Exercise prompt
An unaltered copy of the listing below is required.

*** Raw data

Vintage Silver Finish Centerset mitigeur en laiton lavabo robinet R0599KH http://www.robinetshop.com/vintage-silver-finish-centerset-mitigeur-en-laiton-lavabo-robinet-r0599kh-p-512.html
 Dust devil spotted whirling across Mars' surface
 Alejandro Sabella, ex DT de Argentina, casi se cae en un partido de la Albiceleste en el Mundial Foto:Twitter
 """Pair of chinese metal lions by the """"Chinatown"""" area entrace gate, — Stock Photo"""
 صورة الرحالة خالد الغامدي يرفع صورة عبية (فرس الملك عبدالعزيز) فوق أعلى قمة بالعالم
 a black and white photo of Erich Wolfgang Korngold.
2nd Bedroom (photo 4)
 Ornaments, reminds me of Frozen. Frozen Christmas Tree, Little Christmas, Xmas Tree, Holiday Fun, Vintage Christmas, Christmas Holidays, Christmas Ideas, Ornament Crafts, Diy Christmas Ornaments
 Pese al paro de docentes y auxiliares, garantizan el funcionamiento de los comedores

******

Answer section
Vintage Silver Finish Centerset mitigeur en laiton lavabo robinet R0599KH http://www.robinetshop.com/vintage-silver-finish-centerset-mitigeur-en-laiton-lavabo-robinet-r0599kh-p-512.html
 Dust devil spotted whirling across Mars' surface
 Alejandro Sabella, ex DT de Argentina, casi se cae en un partido de la Albiceleste en el Mundial Foto:Twitter
 """Pair of chinese metal lions by the """"Chinatown"""" area entrace gate, — Stock Photo"""
 صورة الرحالة خالد الغامدي يرفع صورة عبية (فرس الملك عبدالعزيز) فوق أعلى قمة بالعالم
 a black and white photo of Erich Wolfgang Korngold.
2nd Bedroom (photo 4)
 Ornaments, reminds me of Frozen. Frozen Christmas Tree, Little Christmas, Xmas Tree, Holiday Fun, Vintage Christmas, Christmas Holidays, Christmas Ideas, Ornament Crafts, Diy Christmas Ornaments
 Pese al paro de docentes y auxiliares, garantizan el funcionamiento de los comedores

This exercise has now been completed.